Trust Scoring

Every agent registered with MandateZ receives a trust score (0–100) and a trust grade. The score is computed continuously and reflects how trustworthy an agent’s behavior is over time.

Why Trust Scoring Exists — The Vercel Lesson

The Vercel/Context.ai breach of April 2026 took nine days to detect. An indexing agent with an over-scoped OAuth token pivoted through hundreds of projects exfiltrating environment variables, and nothing flagged because no system was measuring the agent’s own behavior. By the time a downstream customer noticed unusual Stripe activity, the damage was done. Trust scoring exists because credential-level auth is not enough — companies deploying agents, and companies interacting with agents from other organizations, need a continuous, objective signal that reflects how an agent is actually behaving right now, not just whether its token is still valid. A collapsing trust score is the real-time signal that would have ended the Vercel incident on day one instead of day nine. For the full technical breakdown, see The Vercel Breach Was an AI Agent Governance Failure.

Why Trust Scoring Exists

When companies deploy dozens of AI agents — or interact with agents from other organizations — they need a fast, objective signal: should I trust this agent? Trust scoring provides that signal. It is visible in the Agent Directory, the Enterprise Dashboard, and the Consumer activity feed.

The Four Components

The trust score is a weighted composite of four signals:

Component	Weight	What It Measures
Policy Compliance	35%	Ratio of `allowed` outcomes to total actions. Agents that stay within policy score higher.
Signature Integrity	25%	Whether every event carries a valid Ed25519 signature matching the agent’s registered public key. Any invalid signature drops this to zero.
Behavioral Consistency	20%	Variance in action patterns over time. Sudden spikes in `export` or `delete` actions reduce this component.
Longevity	20%	How long the agent has been active with a clean record. New agents start at 0 and accrue longevity linearly over 90 days.

Score Calculation

trust_score = (policy_compliance × 0.35)
            + (signature_integrity × 0.25)
            + (behavioral_consistency × 0.20)
            + (longevity × 0.20)

Each component is normalized to 0–100 before weighting.

Trust Grades

The numeric score maps to a human-readable grade:

Score Range	Grade	Badge Color
0–19	`unverified`	Gray
20–39	`low`	Yellow
40–59	`medium`	Blue
60–79	`high`	Green
80–100	`verified`	Emerald

Grades are stored on the agents table as trust_grade and updated whenever the score changes.
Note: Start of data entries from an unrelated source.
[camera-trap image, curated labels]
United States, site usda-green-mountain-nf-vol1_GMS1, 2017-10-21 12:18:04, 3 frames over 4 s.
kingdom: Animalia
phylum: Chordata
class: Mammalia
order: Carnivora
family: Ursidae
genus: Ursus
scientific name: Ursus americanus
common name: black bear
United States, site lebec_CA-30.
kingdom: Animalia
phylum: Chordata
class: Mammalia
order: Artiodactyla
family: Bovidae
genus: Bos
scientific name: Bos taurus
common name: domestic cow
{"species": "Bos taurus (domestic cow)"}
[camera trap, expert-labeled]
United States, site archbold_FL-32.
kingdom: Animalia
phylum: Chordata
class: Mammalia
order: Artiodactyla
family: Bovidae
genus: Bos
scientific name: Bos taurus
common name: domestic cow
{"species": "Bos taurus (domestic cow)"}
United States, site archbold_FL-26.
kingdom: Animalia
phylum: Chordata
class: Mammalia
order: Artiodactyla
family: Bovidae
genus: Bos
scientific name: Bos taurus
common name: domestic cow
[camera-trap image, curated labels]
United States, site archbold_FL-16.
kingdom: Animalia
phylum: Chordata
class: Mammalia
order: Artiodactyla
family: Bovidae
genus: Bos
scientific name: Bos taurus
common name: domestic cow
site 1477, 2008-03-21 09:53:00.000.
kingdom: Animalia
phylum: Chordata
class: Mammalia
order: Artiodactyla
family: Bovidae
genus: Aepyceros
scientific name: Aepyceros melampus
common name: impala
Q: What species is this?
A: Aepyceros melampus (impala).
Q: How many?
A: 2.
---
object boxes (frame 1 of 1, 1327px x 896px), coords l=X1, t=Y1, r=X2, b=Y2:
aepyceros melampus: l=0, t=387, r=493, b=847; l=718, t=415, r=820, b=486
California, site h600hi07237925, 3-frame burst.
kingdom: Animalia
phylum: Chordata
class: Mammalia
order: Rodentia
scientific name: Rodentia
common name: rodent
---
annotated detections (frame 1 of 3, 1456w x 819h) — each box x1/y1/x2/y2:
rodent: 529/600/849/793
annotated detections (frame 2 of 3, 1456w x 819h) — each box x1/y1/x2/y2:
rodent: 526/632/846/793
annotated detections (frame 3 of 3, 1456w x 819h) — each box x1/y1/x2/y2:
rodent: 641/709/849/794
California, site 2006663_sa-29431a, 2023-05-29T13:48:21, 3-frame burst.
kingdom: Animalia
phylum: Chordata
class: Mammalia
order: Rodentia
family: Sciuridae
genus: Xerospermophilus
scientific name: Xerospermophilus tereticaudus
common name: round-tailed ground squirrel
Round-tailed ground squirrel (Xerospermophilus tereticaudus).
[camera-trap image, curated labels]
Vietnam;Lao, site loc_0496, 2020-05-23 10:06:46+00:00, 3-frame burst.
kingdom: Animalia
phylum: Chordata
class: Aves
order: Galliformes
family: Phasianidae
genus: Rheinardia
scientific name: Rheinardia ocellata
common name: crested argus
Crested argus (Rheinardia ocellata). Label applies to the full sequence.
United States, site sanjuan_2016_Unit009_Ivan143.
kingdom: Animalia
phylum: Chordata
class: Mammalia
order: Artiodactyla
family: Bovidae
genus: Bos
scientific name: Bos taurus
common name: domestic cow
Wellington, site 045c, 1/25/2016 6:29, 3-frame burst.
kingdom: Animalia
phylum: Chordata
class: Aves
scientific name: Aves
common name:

Why Longevity Kills Sybil Attacks

A Sybil attack creates many fake agents to game reputation systems. MandateZ defeats this because:

Longevity cannot be faked. A new agent always starts at 0 longevity. It takes 90 days of continuous, clean operation to max out the longevity component.
Each agent has a unique Ed25519 keypair. Creating a new identity means starting the longevity clock from zero.
Behavioral consistency penalizes bursts. A freshly-created agent that immediately performs high-risk actions (exports, deletes, payments) sees its consistency score drop.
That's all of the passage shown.